Global gaming operator Kindred Group has been fighting Norway for years over its inability to be part of the country’s gaming market. Facing possible multimillion-dollar fines, it finally relented and agreed to exit, but that decision isn’t keeping the Norwegian Gaming Authority (NGA) away.
Kindred repeatedly questioned Norway’s position on gaming, which it controls as a monopoly. The company said it would continue to serve the country’s gamblers, even though it knew the NGA might hit it with a fine of up to $42.7 million.
Then, last month, the company backed down. It said it would no longer provide its services to Norwegian consumers and would quit offering its platform, controlled by Maltese subsidiary Trannel International Ltd, in the country. It should have actively continued in the country and raked in the revenue.
Norway Faces Kindred On The Legal Battlefield
Kindred announced today that the NGA is proceeding with its “coercive fine” against the company. It calls the fine unenforceable, and vows to continue to fight it in court.
Because Trannel holds a license from an approved jurisdiction in the European Union (EU), Kindred believes this is enough for it to be able to offer its gaming services across the region. Now that the company has pulled out of the Norwegian market, it feels that the country has no legal ground to try to collect the fine.
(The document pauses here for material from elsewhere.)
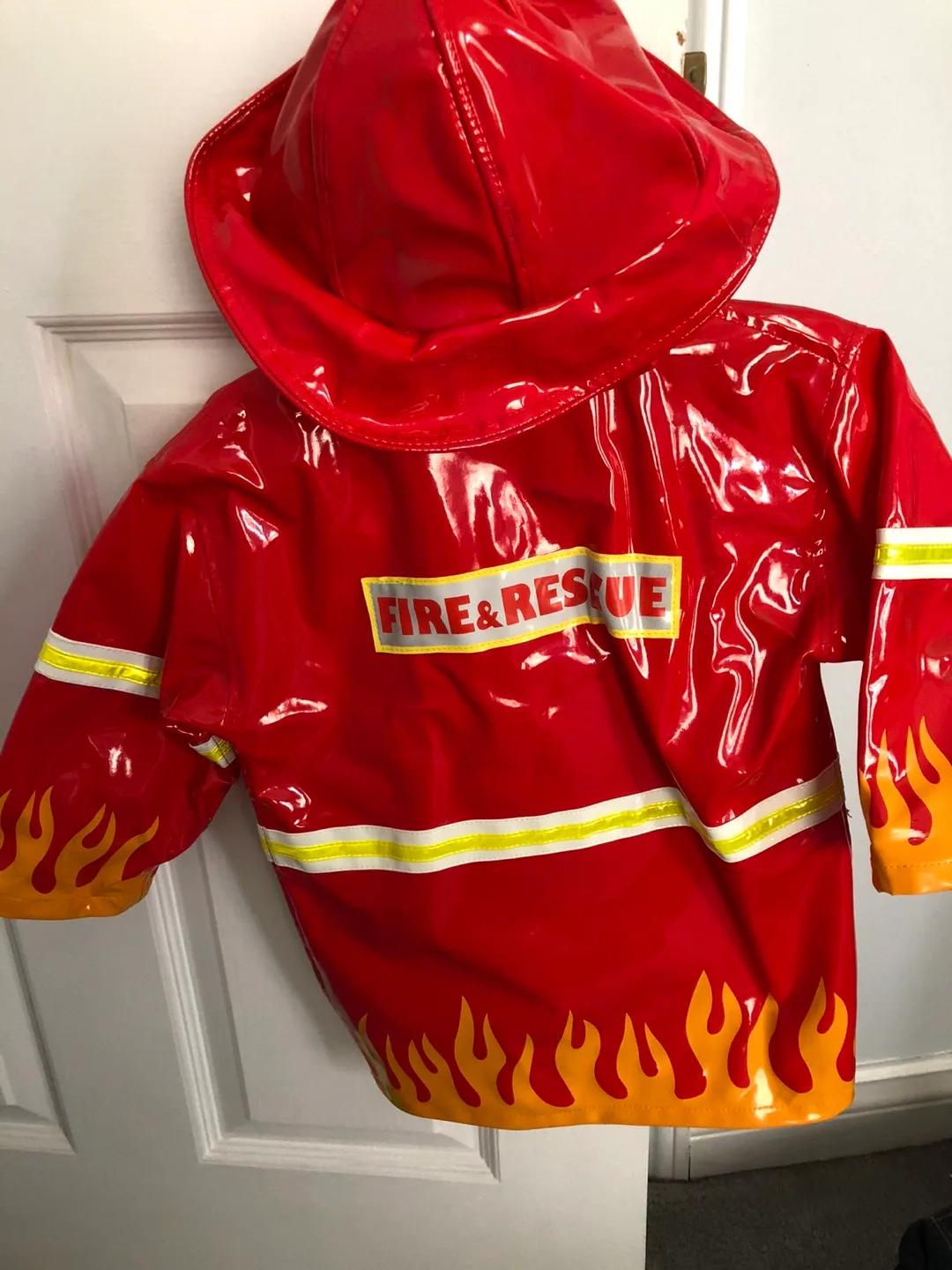 Roots Kids Jackets and Vest Bundle (Size 2T) image indicator(7)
When Kindred backed out of Norway, it removed all Norwegian references on its website, including the language and the country’s flags. In addition, it no longer offered Norwegian-language customer service representatives and quit marketing in the country.
However, it didn’t flip the switch off completely. Kindred still allowed Norwegian customers to sign up, but only passively.
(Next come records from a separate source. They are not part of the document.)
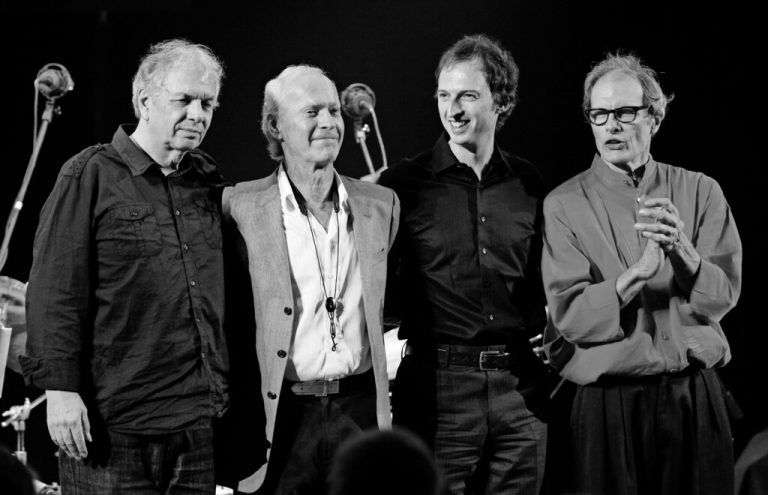 Towner war einer der weltweit bedeutendsten Jazzmusiker.⇒ap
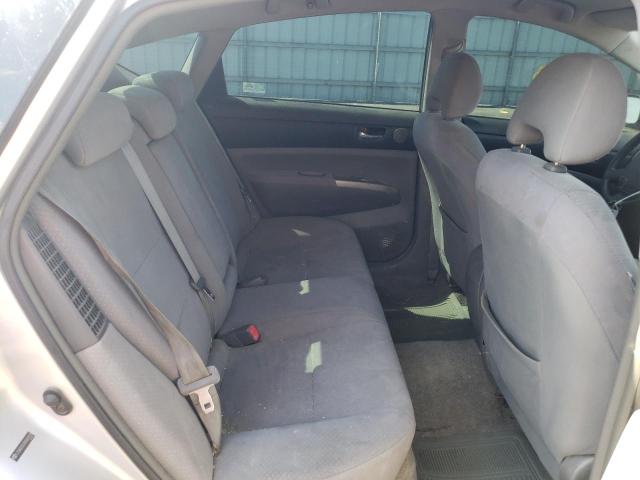Photo 6 from auction – 2008 TOYOTA PRIUS with VIN JTDKB20U383442525
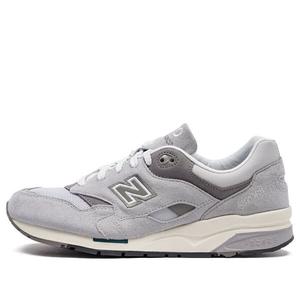 Кроссовки см1600 New Balance, серый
As a result, the NGA feels that the company is still “targeting” Norwegian consumers and wants its money. Kindred scoffed at the attempt, saying that it is “fully legal for Norwegian residents to access and use international gambling services” that have a license in the EU or the European Economic Area.
Kindred is also facing trouble on a different front. At the end of last month, it announced that its Unibet sportsbook would leave Iowa, the result of a transition to focus on states where it can offer multiple gaming options.
Kindred Goes Green
It hasn’t been all bad news for Kindred, though. The Science Based Targets Initiative (SBTi) has independently validated Kindred’s revised climate targets, an initiative that encourages climate action in the private sector.
To meet the targets of the Paris Climate Agreement, an international treaty on environmental matters, certain standardized measures for the reduction of emissions were created. Behind the measures are the United Nations’ Global Impact division, the World Resources Institute, the World Wide Fund for Nature and the CDP (previously called the Carbon Disclosure Project).
Kindred has committed to reducing its absolute greenhouse gas emissions in Scope 1 and 2 by 90% by fiscal year 2027, starting from fiscal year 2019. Scope 1 emissions are those that result from the combustion of fuels in a company’s own facilities, according to the SBTi. Scope 2 covers those related to the purchase of energy.
Kindred has also promised to reduce absolute greenhouse gas emissions by 35% within the same period. The company said in a statement that these targets will serve as the framework for its sustainability initiatives moving forward. It added that they will also allow it to “align its carbon-reduction targets to science-based standards throughout its business operations.”